Friday, October 11, 2013

The Christian Life is Monastic Life




To a culture whose core values are self-fulfillment, self-satisfaction, and self-sovereignty, Orthodox monastic life appears as an affront and a scandal. What could be more contrary to our individualistic society which prizes comfort, ease, and “freedom” above all other concerns than a life of utter self-abasement, strict obedience, and striving after Holy suffering for Christ’s sake?

The monastic life is a call to prophetic, apostolic, martyric, Christian witness, but is it a completely distinct call from the general Christian calling? Do the commandments to pray unceasingly (1 Thess. 5:17) or to sell all we have, give to the poor, and follow Christ (Matt. 19:21) only apply to monks? Aren’t all Christians called to strive after simplicity and poverty? To take up our cross and suffer willingly for Christ’s sake (Matt 16:24; Luke 9:23; Mark 8:34)? To a life of humility and repentance? To cut off our own will and submit in obedience to our spiritual fathers in the Church (and therefore, to Christ and his commandments)? To fasting and prayer?

Yes.

While many Christians are called to a life of marriage in the world, the gap between this life and that of the monastic who has fled the world shouldn’t be as large as we tend to think that it is. St. John Chrysostom writes:


You greatly delude yourself and err if you think that one thing is demanded from the layman and another from the monk; since the difference between them is in that whether one is married or not, while in everything else they have the same responsibilities … Because all must rise to the same height; and what has turned the world upside down is that we think only the monk must live rigorously, while the rest are allowed to live a life of indolence

For those of us raised in modern American culture as I have described it above, these words can appear daunting. The pattern of monastic living and its standards seem so far removed from our normal modes of being in the world that we shrink at the thought that we might be called to a similar standard. Or that—heaven forbid!—we might be called to the monastic life itself.

But the gospel of Jesus Christ is and has always been an offense and scandal to the world. If Christians in America have fooled ourselves into believing the Christian calling is neatly compatible with our inherited way of life, we have been greatly deceived. The witness of the lives of monks striving to preserve the genuine apostolic, Christian life should appear to us as an oasis in a harsh and barren desert—if we are striving to see with the eyes of eternity rather than with the eyes of this world that is dying and passing away (1 John 2:17; 1 Cor. 7:31). St. Justin Popvich writes:


The supreme rule of the Orthodox philosophy of society is: we must not adapt Christ the Theanthropos to the spirit of the times, but adapt the spirit of the times to Christ’s eternity, Christ’s theanthropy.

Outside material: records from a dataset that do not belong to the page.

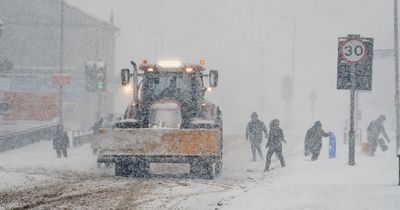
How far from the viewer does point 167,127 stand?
52.6 feet

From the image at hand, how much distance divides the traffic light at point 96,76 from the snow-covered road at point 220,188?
8.65 metres

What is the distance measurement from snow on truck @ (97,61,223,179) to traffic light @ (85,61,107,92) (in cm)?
1078

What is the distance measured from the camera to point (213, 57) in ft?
405

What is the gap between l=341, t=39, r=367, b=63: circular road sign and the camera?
15438 mm

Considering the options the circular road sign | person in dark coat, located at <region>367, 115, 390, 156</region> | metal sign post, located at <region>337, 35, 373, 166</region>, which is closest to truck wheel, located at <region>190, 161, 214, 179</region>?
metal sign post, located at <region>337, 35, 373, 166</region>

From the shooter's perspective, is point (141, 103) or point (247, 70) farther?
point (247, 70)

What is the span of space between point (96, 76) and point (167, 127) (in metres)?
12.7

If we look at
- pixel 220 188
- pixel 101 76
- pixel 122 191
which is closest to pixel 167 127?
pixel 220 188

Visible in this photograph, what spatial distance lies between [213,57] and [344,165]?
108m

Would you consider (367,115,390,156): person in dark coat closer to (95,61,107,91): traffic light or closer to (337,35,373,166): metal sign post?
(337,35,373,166): metal sign post

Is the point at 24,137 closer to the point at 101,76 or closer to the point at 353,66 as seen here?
the point at 101,76


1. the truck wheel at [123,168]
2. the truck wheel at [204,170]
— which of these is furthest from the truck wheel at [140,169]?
the truck wheel at [204,170]

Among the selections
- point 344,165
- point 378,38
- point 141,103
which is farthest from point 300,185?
point 378,38

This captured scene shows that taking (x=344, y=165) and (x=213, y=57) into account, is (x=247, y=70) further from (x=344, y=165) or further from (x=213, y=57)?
(x=344, y=165)
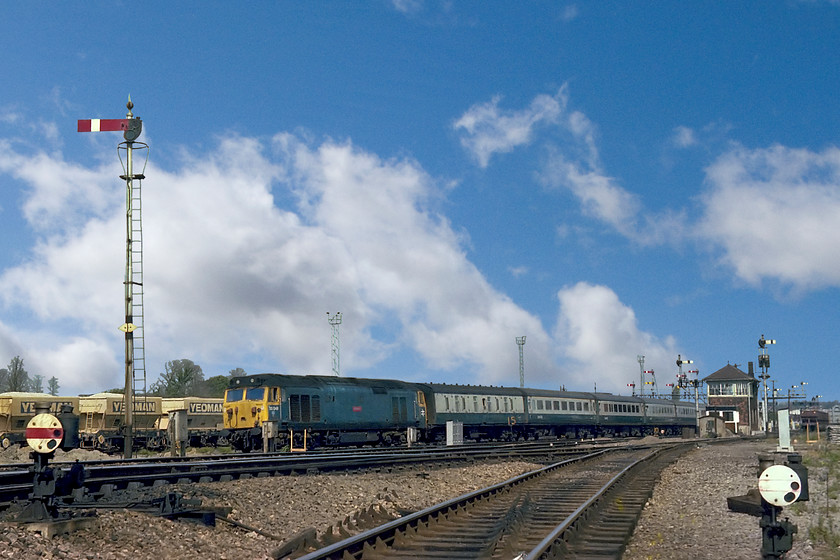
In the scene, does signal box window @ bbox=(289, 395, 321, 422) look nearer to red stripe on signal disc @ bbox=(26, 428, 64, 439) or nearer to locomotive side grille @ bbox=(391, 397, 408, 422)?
locomotive side grille @ bbox=(391, 397, 408, 422)

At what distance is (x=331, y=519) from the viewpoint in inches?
539

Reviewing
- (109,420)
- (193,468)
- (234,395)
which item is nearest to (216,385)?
(109,420)

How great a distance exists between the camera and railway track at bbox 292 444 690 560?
406 inches

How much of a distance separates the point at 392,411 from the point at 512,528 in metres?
27.0

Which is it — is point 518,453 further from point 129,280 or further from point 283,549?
point 283,549

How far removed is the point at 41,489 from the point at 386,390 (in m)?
28.2

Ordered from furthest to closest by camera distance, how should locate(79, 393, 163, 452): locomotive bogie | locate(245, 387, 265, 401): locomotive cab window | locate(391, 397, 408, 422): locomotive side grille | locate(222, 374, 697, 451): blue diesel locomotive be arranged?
locate(79, 393, 163, 452): locomotive bogie < locate(391, 397, 408, 422): locomotive side grille < locate(222, 374, 697, 451): blue diesel locomotive < locate(245, 387, 265, 401): locomotive cab window

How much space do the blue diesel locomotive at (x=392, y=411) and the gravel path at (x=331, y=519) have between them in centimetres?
1155

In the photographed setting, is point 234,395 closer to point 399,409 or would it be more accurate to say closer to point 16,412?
point 399,409

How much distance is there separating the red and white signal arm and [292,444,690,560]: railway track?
11.2 ft

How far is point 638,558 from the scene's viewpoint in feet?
35.3

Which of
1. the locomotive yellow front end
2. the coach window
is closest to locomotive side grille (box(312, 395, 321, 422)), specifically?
the locomotive yellow front end

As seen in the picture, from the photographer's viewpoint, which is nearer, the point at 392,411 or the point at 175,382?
the point at 392,411

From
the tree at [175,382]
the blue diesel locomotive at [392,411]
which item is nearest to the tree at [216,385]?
the tree at [175,382]
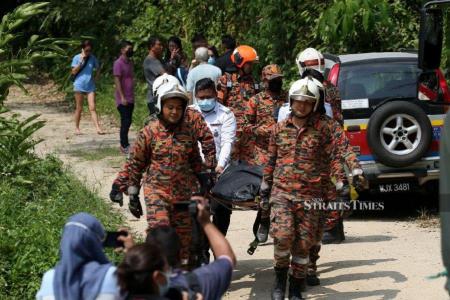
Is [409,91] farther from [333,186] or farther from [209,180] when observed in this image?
[209,180]

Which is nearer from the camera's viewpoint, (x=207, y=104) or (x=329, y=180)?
(x=329, y=180)

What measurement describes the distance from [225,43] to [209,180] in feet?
25.1

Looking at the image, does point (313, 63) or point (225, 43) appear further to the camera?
point (225, 43)

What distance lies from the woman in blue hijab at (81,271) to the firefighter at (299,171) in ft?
11.0

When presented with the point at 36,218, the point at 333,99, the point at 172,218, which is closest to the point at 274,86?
the point at 333,99

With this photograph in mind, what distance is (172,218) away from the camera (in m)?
7.84

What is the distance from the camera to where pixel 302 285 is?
870 cm

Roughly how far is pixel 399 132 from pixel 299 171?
3.24 meters

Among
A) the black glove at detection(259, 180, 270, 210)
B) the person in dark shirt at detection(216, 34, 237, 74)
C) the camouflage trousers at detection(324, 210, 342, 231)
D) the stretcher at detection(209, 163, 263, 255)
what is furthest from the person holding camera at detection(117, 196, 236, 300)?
the person in dark shirt at detection(216, 34, 237, 74)

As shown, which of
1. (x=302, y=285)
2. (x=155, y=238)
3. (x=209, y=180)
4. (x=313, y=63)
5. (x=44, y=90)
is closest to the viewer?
(x=155, y=238)

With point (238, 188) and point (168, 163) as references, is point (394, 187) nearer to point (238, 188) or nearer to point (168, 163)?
point (238, 188)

And it is precisely the monastic life that appears as a beacon of light from this eternal perspective.

While married life in the world necessarily differs in certain respects from monastic life, we ought not think that the differences are such that life in the world is one of lenience and laxity, while the monastics are called to strictness. Both callings are a call to strictness of life, but with some necessary differences. For a Christian husband in the world his primary, daily spiritual responsibilities are love and service to his wife and children, while a monks’ commitments are to his elders and brothers (or sisters, in the case of female monastics) at the monastery. The Christian in the world has a home and possessions as are necessary for living in the world, while a monk has neither. And there are perhaps some other essential differences, but the fundamental Christian calling is the same for both.

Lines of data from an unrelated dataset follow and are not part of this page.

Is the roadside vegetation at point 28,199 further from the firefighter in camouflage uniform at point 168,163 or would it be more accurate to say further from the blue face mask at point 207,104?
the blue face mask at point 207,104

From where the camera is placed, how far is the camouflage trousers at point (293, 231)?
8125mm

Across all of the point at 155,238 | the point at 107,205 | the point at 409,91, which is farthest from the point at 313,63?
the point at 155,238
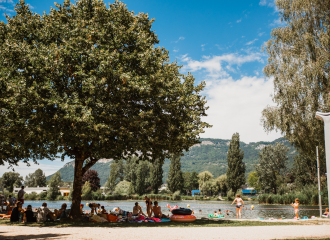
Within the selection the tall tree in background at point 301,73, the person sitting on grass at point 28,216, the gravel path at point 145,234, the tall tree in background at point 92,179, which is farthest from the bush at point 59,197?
the gravel path at point 145,234

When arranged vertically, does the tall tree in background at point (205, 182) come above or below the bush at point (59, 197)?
above

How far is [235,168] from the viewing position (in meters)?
75.9

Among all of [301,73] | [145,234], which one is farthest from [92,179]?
[145,234]

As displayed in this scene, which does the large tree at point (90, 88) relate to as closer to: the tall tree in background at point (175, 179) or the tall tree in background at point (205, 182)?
the tall tree in background at point (175, 179)

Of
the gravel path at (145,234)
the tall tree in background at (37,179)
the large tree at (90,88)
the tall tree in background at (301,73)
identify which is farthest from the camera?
the tall tree in background at (37,179)

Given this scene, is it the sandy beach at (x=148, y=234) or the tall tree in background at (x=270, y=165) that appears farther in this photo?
the tall tree in background at (x=270, y=165)

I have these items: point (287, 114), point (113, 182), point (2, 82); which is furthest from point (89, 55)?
point (113, 182)

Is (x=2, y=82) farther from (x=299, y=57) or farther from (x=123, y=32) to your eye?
(x=299, y=57)

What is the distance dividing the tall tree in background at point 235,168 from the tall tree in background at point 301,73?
157ft

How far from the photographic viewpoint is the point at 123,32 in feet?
61.1

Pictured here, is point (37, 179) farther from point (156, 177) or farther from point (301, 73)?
point (301, 73)

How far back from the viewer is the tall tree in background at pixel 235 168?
247 feet

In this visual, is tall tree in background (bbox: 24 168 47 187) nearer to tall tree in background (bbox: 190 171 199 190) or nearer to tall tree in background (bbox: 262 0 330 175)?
tall tree in background (bbox: 190 171 199 190)

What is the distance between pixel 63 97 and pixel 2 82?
3.55 m
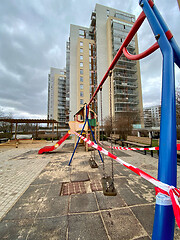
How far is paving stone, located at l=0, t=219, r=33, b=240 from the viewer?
4.56ft

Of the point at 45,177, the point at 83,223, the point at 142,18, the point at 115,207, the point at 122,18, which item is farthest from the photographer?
the point at 122,18

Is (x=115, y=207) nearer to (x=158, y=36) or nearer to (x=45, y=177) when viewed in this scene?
(x=45, y=177)

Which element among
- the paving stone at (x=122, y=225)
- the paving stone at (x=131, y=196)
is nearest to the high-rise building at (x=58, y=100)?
the paving stone at (x=131, y=196)

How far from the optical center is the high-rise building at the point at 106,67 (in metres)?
27.1

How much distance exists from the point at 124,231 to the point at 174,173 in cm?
143

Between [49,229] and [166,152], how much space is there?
1.99 m

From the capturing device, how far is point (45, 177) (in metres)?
3.13

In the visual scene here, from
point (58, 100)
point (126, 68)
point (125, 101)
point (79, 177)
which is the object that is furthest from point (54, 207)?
point (58, 100)

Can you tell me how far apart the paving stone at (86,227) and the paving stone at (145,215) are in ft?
2.11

St. Symeon the New Theologian has words that should encourage those of us in the world striving to live a genuinely Christian life:


[L]iving in the city does not hinder us from practising the commandments of God as long as we are zealous and vigilant, and solitude and retirement from the world are useless if we are slack and careless.

Simply being a monk is no guarantee of success in the Christian life anymore than living a married life in the world is a guarantee of failure. In either case we must zealously cultivate a desire to obey the commandments, for prayer, for humility etc. But we ought not delude ourselves into thinking that we are called to something that is fundamentally different from what monastics are called to. Rather, let us look to that standard with humility, recognize it as the authentic mode of apostolic Christian life, and strive to emulate it.